En ce qui concerne Wagner, vous aurez vu Prigozhin se vanter à Saint-Pétersbourg. Je dirai que j’ai eu l’impression, lors de mes rencontres d’aujourd’hui, que les personnes qui ont entrepris cette action ici comprennent très bien les risques pour leur souveraineté lorsque Wagner est invité».

Ces déclarations étant manifestement contradictoires, soit elle s’est embrouillée, soit elle a menti dans l’une de ses réponses.

Quels que soient les signaux que le gouvernement intérimaire dirigé par les militaires aurait pu envoyer à Nuland concernant les spéculations sur le fait qu’il pourrait demander les services de «sécurité démocratique» de Wagner, ils auraient probablement été destinés à des fins de dissuasion.

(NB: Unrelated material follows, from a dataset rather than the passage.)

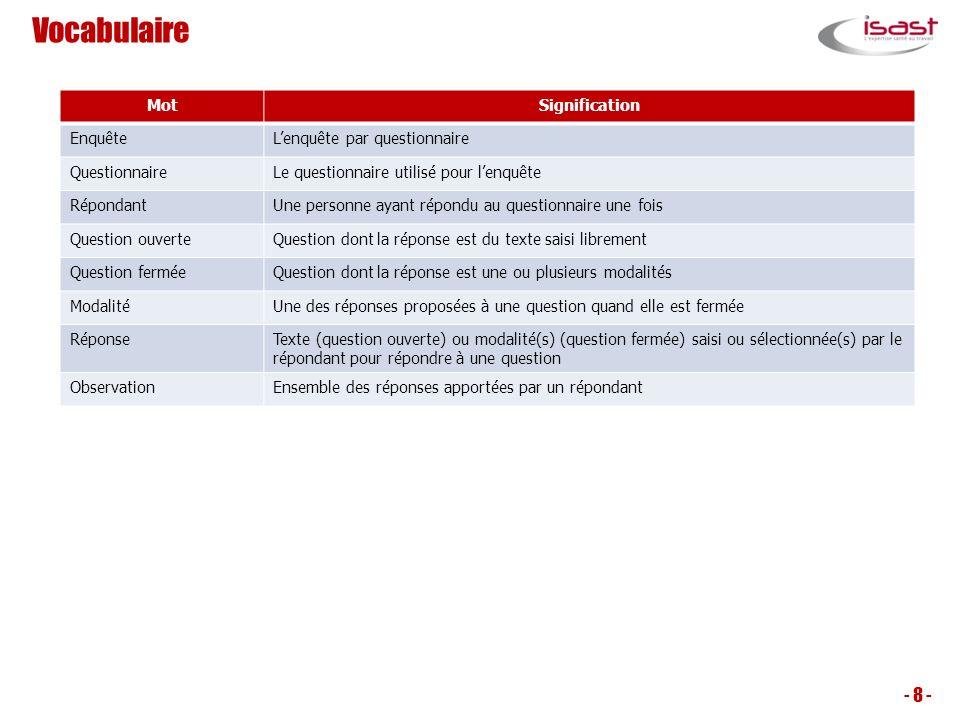 Vocabulaire Mot Signification Enquête L'enquête par questionnaire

Le fait d’envisager ce scénario pourrait laisser entendre que les États-Unis risquent de perdre encore plus de leur influence s’ils n’empêchent pas une guerre régionale d’éclater, tandis que le fait de le minimiser pourrait avoir pour but de convaincre les États-Unis qu’ils ne doivent pas réagir de manière excessive aux conséquences du coup d’État.

Dans l’ensemble, les principaux enseignements du voyage de Nuland sont les suivants : les États-Unis font un effort public d’une sincérité douteuse pour montrer au monde qu’ils ne veulent pas d’une guerre régionale ; sa rencontre avec la société civile nigérienne signifie qu’une révolution de couleur ne peut être exclue ; le gouvernement intérimaire dirigé par les militaires ne recule pas malgré le fait que son nouveau chef de la défense soit un partenaire étroit du Pentagone depuis des années ; et les relations envisagées avec la Russie et Wagner après le coup d’État ne sont pas encore claires.